Cette mémoire, commune à toutes nos communautés, nous appelle au début d'une nouvelle année, dans la joie de la fête, qui est aussi la fête du rassemblement entre frères et sœurs, à lancer de nouveaux filets dans la mer agitée, à travailler pour créer de nouveaux liens, à initier partout le passage du "je" au "nous", qui peut libérer la vie de tant de personnes de la résignation, de l'échec, de l'individualisme. Et elle peut changer le climat humain et culturel de nos sociétés. La culture du "nous" est construite par une communauté qui vit l'Évangile.
Une histoire tirée du "Livre des miracles de saint Gilles" nous parle de pèlerins qui reviennent de l'abbaye de Saint-Gilles, en direction de leurs maisons :
"Lorsqu'ils arrivèrent près d'une rivière, du côté d'où ils venaient, il n'y avait ni maisons ni huttes. Sur l'autre rive, cependant, il y avait une cabane où vivaient ceux qui assuraient habituellement le transport des voyageurs, et l'on pouvait voir une barque, solidement enchaînée.

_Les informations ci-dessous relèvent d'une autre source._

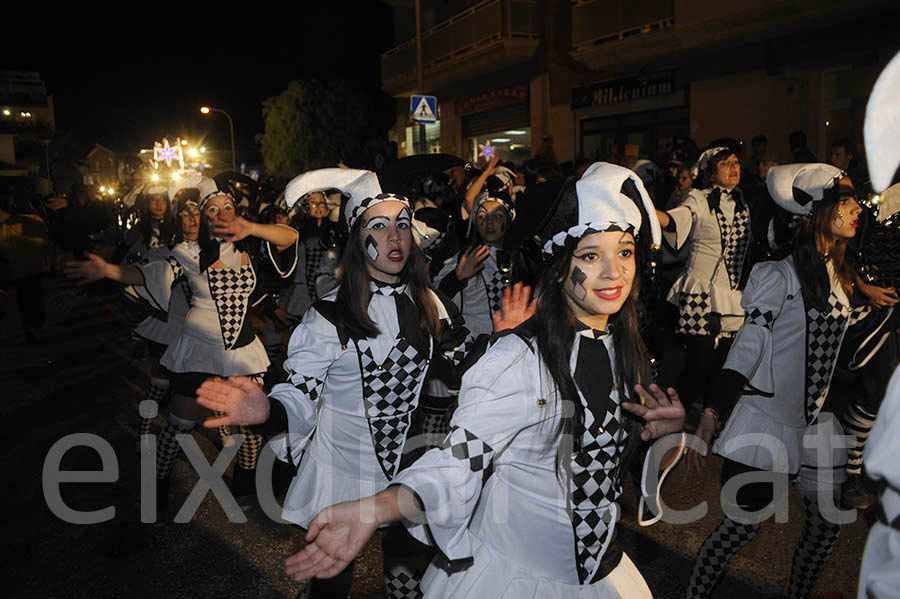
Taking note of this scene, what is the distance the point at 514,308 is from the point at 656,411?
774mm

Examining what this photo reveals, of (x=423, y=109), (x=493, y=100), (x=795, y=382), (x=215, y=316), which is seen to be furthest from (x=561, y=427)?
(x=493, y=100)

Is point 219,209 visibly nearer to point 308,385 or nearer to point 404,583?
point 308,385

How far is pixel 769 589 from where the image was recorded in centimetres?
389

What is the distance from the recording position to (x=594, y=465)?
231cm

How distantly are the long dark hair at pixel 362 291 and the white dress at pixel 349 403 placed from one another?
50mm

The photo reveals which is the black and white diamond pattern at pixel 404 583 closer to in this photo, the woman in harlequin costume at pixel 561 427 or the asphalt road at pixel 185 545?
the woman in harlequin costume at pixel 561 427

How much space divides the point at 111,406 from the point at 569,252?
22.8ft

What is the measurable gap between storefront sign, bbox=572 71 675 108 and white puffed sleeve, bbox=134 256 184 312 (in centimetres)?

Mais à cette époque, en raison de pluies considérables, la rivière était devenue tellement gonflée qu'il était impossible de passer. Nos pèlerins, se voyant dans une situation difficile, privés de toute aide humaine, se tournèrent vers saint Gilles et l'invoquèrent en disant : " Viens au secours des malheureux qui n'ont d'autre espoir que toi ". Le saint dit : "Pourquoi attendre plus longtemps ?" Aussitôt, le bateau s'éloigna sous leurs yeux, traversa la rivière et s'arrêta devant eux, prêt à les recevoir. Et bien qu'ils n'aient ni rames, ni rondins, ni aucun des instruments nécessaires pour traverser, Dieu leur accorda néanmoins sa clémence, et sous la protection du bienheureux Gilles, qui pilotait lui-même la barque, ils traversèrent le fleuve.
Sœurs et frères, chacun de nous a une rivière qui gronde à traverser, ou une mer houleuse dans laquelle naviguer, pour se rendre sur une terre plus humaine et plus fraternelle, habitée par une culture du nous.

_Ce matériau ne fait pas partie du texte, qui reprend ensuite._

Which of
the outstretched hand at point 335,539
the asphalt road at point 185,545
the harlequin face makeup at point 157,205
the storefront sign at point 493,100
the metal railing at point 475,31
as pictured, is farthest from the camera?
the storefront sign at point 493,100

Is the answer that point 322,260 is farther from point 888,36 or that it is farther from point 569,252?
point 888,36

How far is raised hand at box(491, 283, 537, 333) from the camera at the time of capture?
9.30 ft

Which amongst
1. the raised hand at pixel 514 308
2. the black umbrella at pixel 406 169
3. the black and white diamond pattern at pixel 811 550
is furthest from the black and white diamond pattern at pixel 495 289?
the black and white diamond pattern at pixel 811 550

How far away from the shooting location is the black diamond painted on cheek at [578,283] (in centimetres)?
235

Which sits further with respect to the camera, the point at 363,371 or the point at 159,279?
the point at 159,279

Traverser le fleuve, dans l'histoire de Saint Gilles, ou naviguer sur la mer agitée de l'Evangile et partir pour construire un monde où les pauvres sont réconfortés et où l'on ne meurt plus de la guerre. Pour traverser le fleuve, il faut une barque : cette barque est la Communauté, où se trouve le Seigneur. Mais il nous semble souvent que la barque ne suffit pas, qu'elle est trop fragile, que le Seigneur n'agit pas, qu'il faut d'autres moyens... Non ! Cette barque est ce qu'il faut, parce qu'il y a le Seigneur à qui nous pouvons toujours adresser notre prière. Et il nous entend. Il est donc nécessaire que ce bateau soit aimé, gardé, protégé. C'est la tâche de chacun d'entre nous. Sans bateau, nous resterons sur le rivage du pessimisme et de la résignation.

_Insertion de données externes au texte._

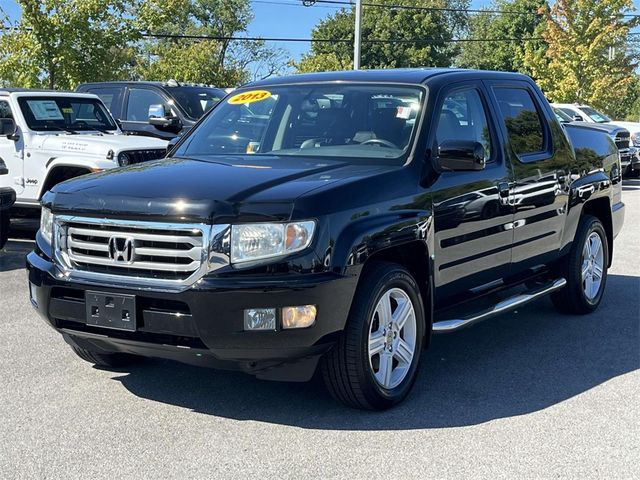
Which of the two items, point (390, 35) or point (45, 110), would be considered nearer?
point (45, 110)

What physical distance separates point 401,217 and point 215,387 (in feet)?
4.90

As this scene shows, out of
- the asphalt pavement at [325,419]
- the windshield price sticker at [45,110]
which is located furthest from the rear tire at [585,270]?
the windshield price sticker at [45,110]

Dans cette histoire, Gilles dit : pourquoi s'attarder plus longtemps ? Il s'agit d'une question fondamentale, qui suscite une réaction positive, un signe de préoccupation pour les personnes dans le besoin. Nous nous le demandons nous-mêmes ce soir. Pourquoi s'attarder plus longtemps à l'amour de soi, à la concentration sur nos propres problèmes, à la distraction des autres ? Pourquoi nous attarder sur notre éloignement de la Parole de Dieu ? Pourquoi se laisser toucher par la pensée qu'il est trop tard pour travailler à la paix, pour tisser de nouveaux liens, pour sauver la vie de ceux qui sont en danger, pour un avenir commun ? Frères et sœurs, ne restons pas paresseux, sans rêves à réaliser ! Ne mettons pas de limites à la puissance de la Parole de Dieu qui fait des miracles.
Sœurs et frères,
alors que la guerre continue de semer la mort et la destruction en Ukraine, que tant de migrants meurent dans leurs voyages de plus en plus difficiles à cause des portes fermées des pays riches, que la population du Pakistan subit les conséquences tragiques des pluies torrentielles provoquées par des moussons beaucoup plus intenses que d'habitude, se rassembler pour cette mémoire, écouter la Parole de Dieu devant le visage de Jésus nous appelle à lever les yeux sur ces situations et à sortir de notre sentiment d'insignifiance. Regardons ensemble son visage aujourd'hui et soyons éclairés. Ayons la foi en Jésus, vivons la Communauté pour être des serviteurs infatigables de la paix, de l'accueil des rejetés et du soutien à ceux qui demandent de l'aide. Nous ne pouvons pas nous résigner à un monde où il y a tant de souffrance. N'acceptons pas ce monde tel qu'il est et allons de l'avant ! Vers l'autre rive !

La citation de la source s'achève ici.